I have grown up without many girls my age around. Even though I shared a room with both of my sisters, I would often play by myself and then find myself wishing that I had a girl my age to play with. Sleepovers and constant companionship were things I dreamed of sharing with her. The loneliness got even harder after we moved. At first I thought that it would be great having my own room, but I desperately missed my roommates. Because my sisters shared a room, they got closer and I felt much farther from the people I hung out with the most. I am glad that God only made me go through that for a few months. He saved me by bringing my brother into our family. To give him a bedroom, all three of us girls had to share a bed room again. It was a small bedroom so my middle sister got the top bunk and I got the loft bed. With six family members in a small house, that was our hiding place.

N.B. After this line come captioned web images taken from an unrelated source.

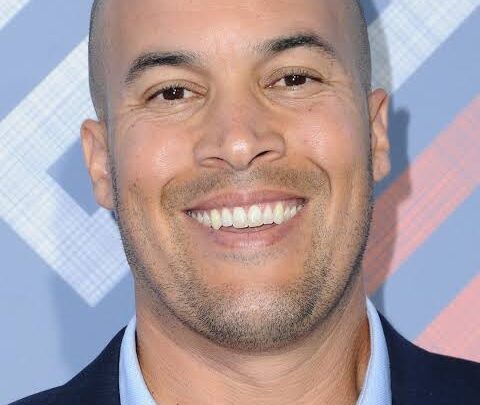 Coby Bell Biography: Movies & TV Shows, Wife, Children, Age, Parents, Siblings, Net Worth, Height, Instagram
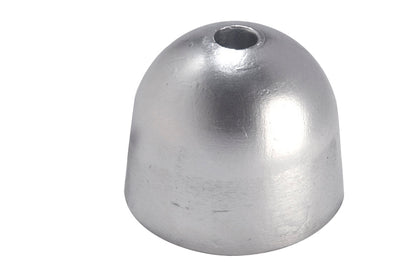 Zinc For Twin Disc BCS BP550 Bow Thruster Zinc Anode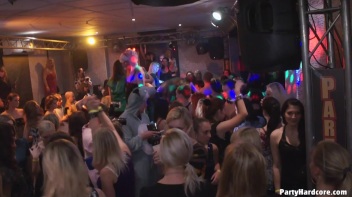 Party Hardcore 66 Single Cut: Part 4 - Cam 4 Screencap 88 on www.sinx.com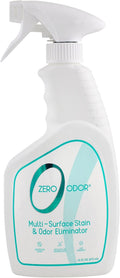 Zero Odor – Multi-Surface Stain Remover & Odor Eliminator by ZeroOdor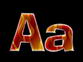 Digital Juice Fonts: Collection Four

As the two of us retreated there more often around the same times, we grew much closer. We learned more about each other and learned that we think alike and enjoy the same thing in many areas of our lives. Then we moved again. Everyone kept talking about how good it would be for us in a bigger house. My middle sister and I had a different idea about this bigger house. We just got closer and didn’t want to have our own rooms. So both of us went to our parents and asked to share a room with the other. We were surprised when they said yes! Through all this we grew closer but I also started taking our friendship for granted. I started thinking that she couldn’t be my best friend because she was my sister and so much younger than me (three years can feel like a big gap). I’d have to find someone else. Sometimes she was an annoying little sister, but she just happened to grab me at just the right time so I could see her as a friend.
I was starting to realize that maybe she could be my best friend recently, but the defining moment was when Cece had her seizure. I was so scared because I thought she would die. For the next few days, I was very upset and would cry almost every hour. I would not go to our room and I couldn’t do my homework. Mom and dad lectured everyone about seizures – symptoms to look for, what to do if we saw one, and how to handle things after it was over. Over that time, I learned that she probably would not have died. But I also started thinking about if it was something else and she did die, how would I feel? I know I would feel guilty that I spent 24/7 with her and didn’t think of her as a friend. Who could know me better than the person that I talk with face to face over half the day and understands what I’m feeling. Besides that, there’s so much we enjoy doing together. What more could you want in a friend?
I have been praying for a little while for someone. And to think while I was begging God for a girl, my answer was in the same room as me, doing something I love. I know of girls that have friends outside their homes, but sometimes the BFF of your dreams is the same girl that has a bed next to you and she's worth far more than diamonds.